Other types of lasers? CO2 could as described ^^ but your looking at a very dangerous very expensive very stupid contraption.


----------



## Mo13

It most certainly could! It would take about 1 year per 50 square feet. Have fun!:wave:


----------



## enridp

Why do you think this is a joke?
There is a patent here:
http://www.google.com/patents/US6269617
And there is a real mower with laser here:
http://grounds-mag.com/news/grounds_maintenance_youve_seen_mower/


----------



## Remington597

PandorasBox said:


> I didnt think the legend of 445nm had gone this far!
> 
> A 445nm could never accomplish this task at a speed any faster than 10 feet an hour.
> 
> Other types of lasers? CO2 could as described ^^ but your looking at a very dangerous very expensive very stupid contraption.



I couldn't agree more! :shakehead


----------



## StarHalo

Eh, just creatively use whatever tools you have to groom your yard..


----------



## Steve K

StarHalo said:


> Eh, just creatively use whatever tools you have to groom your yard..



Isn't that the fellow that recently became known as "Stumpy"??


----------



## R.W.D.

This thread is a trip xD first thing to come to mind about the laser grid under your mower was the scene from the first resident evil movie where they got diced by a laser. rofl dude my dog makes so many pot holes if my mower flipped it could devastate trees neighbors my dog and who knows what else. Not to mention my neighbor likes to drink and ride his mower in the dark with shades on drunk. This could be one the the most dangerous ideas ever xD


----------



## mcnair55

Your idea might be nearer than you think.The next big thing in laser technology will be ignition systems on motor vehicles thus doing away with spark plugs.


----------



## Str8stroke

I have the Platform for this Mod, just need to buy it & ship it to Tmack! *You must click this link!* It will work! I have the Ego Blower & Hedge Trimmers! 
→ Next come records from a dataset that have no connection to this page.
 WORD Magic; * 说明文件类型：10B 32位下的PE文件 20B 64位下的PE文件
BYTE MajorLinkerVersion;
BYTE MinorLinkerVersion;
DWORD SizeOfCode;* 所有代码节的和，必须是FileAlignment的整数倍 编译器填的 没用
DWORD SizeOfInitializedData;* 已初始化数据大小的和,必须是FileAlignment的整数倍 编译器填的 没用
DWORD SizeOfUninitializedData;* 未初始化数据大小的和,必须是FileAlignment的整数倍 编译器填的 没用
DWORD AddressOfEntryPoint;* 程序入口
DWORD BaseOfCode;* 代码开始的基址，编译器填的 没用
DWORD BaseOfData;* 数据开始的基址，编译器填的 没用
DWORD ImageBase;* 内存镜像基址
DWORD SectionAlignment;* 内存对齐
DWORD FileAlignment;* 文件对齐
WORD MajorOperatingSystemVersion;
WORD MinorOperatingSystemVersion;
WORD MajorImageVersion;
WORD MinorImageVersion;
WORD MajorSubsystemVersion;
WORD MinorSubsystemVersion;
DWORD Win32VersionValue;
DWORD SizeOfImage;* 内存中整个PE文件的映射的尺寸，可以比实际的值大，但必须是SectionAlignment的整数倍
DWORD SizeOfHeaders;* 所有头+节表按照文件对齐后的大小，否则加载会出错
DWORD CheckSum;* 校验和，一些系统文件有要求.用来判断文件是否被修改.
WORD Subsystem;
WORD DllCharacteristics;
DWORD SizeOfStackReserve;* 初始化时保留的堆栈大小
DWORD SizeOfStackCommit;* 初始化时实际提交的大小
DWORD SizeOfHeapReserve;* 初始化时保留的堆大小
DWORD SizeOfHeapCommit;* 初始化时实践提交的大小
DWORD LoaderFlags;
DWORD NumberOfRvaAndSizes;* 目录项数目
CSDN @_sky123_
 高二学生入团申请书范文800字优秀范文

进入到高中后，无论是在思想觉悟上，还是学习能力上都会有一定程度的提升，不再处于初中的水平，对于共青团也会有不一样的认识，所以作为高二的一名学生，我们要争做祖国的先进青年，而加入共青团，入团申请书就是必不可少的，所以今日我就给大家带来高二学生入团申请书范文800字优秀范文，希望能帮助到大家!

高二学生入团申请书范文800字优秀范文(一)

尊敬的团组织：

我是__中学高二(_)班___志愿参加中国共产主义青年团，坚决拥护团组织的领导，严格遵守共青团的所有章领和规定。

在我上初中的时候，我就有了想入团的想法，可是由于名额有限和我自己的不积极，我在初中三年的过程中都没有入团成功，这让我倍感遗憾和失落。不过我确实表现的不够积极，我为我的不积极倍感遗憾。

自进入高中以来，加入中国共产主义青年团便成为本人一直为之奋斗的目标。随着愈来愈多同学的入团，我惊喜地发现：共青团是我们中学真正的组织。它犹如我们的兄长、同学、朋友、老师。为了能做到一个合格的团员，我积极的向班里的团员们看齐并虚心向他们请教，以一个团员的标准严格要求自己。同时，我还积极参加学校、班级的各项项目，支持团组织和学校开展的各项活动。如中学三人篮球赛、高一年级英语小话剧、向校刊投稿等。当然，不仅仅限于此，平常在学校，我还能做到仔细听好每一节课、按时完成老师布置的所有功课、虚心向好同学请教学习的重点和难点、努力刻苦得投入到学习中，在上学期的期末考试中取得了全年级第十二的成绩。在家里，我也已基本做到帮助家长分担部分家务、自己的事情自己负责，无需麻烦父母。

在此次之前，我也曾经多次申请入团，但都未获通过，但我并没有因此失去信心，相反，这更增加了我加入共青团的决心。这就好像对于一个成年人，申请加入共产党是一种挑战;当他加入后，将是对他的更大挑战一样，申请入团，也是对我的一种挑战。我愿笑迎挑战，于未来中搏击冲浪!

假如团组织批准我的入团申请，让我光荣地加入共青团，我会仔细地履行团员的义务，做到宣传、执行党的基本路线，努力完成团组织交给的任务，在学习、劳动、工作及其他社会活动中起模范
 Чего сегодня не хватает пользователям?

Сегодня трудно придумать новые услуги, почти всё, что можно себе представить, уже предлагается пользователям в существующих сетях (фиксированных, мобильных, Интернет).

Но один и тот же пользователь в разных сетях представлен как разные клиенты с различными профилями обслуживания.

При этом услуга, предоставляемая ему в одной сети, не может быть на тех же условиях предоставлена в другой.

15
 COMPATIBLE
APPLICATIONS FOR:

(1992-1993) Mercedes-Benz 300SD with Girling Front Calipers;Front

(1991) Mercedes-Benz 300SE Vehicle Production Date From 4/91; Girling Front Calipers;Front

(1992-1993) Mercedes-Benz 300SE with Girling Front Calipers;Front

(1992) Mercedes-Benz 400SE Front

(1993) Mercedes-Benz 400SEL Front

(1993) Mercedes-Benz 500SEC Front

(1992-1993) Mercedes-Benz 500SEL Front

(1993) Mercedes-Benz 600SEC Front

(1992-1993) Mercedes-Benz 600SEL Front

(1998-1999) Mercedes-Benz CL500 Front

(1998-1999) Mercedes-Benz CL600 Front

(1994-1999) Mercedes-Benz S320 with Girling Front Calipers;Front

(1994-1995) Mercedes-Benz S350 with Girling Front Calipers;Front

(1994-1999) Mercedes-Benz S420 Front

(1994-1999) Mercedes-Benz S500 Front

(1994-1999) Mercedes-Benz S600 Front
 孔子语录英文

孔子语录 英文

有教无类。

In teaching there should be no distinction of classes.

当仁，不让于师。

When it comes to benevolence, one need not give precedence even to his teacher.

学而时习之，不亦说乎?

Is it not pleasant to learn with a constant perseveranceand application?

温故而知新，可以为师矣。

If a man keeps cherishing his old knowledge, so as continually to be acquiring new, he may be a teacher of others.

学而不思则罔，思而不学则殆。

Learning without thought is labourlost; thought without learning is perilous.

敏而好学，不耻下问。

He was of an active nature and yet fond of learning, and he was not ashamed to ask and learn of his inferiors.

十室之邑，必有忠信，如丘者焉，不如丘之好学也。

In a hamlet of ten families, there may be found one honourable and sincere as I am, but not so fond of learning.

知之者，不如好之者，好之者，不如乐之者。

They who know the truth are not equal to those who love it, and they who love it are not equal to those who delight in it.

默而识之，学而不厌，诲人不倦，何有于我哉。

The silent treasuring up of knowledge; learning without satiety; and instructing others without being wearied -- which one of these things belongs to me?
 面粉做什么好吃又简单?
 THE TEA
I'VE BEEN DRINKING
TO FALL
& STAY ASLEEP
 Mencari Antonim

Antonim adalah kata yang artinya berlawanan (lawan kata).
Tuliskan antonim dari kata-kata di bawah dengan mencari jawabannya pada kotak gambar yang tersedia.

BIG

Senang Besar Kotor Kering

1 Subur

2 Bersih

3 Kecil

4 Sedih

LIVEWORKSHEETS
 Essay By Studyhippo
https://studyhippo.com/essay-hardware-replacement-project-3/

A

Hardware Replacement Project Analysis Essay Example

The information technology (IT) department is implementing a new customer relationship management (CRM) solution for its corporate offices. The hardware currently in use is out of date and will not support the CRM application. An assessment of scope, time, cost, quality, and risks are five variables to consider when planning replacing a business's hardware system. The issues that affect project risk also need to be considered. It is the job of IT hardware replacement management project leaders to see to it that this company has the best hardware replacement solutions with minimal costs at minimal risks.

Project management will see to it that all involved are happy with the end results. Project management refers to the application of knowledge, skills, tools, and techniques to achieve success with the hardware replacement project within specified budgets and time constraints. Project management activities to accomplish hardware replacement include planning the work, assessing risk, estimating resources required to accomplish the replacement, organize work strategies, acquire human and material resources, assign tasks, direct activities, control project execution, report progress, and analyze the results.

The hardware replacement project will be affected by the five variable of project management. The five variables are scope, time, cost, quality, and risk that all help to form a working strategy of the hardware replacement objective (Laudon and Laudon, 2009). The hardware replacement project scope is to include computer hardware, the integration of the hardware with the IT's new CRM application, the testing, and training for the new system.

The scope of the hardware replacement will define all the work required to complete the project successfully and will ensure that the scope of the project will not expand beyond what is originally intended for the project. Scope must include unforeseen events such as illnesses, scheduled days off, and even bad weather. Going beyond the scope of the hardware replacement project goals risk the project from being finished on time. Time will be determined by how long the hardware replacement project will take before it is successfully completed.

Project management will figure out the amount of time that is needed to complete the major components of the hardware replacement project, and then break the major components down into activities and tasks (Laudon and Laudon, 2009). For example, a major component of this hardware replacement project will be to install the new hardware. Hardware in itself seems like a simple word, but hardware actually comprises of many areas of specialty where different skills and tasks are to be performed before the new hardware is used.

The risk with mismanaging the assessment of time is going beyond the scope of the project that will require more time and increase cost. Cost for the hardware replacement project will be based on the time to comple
http://egopowerplus.com/products/mower

:naughty:

EDIT< I forgot, we are gonna have to modify the deck with some titanium mirrors!


----------



## LEDPunisher

1W? Nah. Now, get yourself a good 10W laser at around 290nm and we'd be getting somewhere!


----------



## yuandrew

There will be less of a "fresh cut grass" smell and more of a "burnt" smell.


----------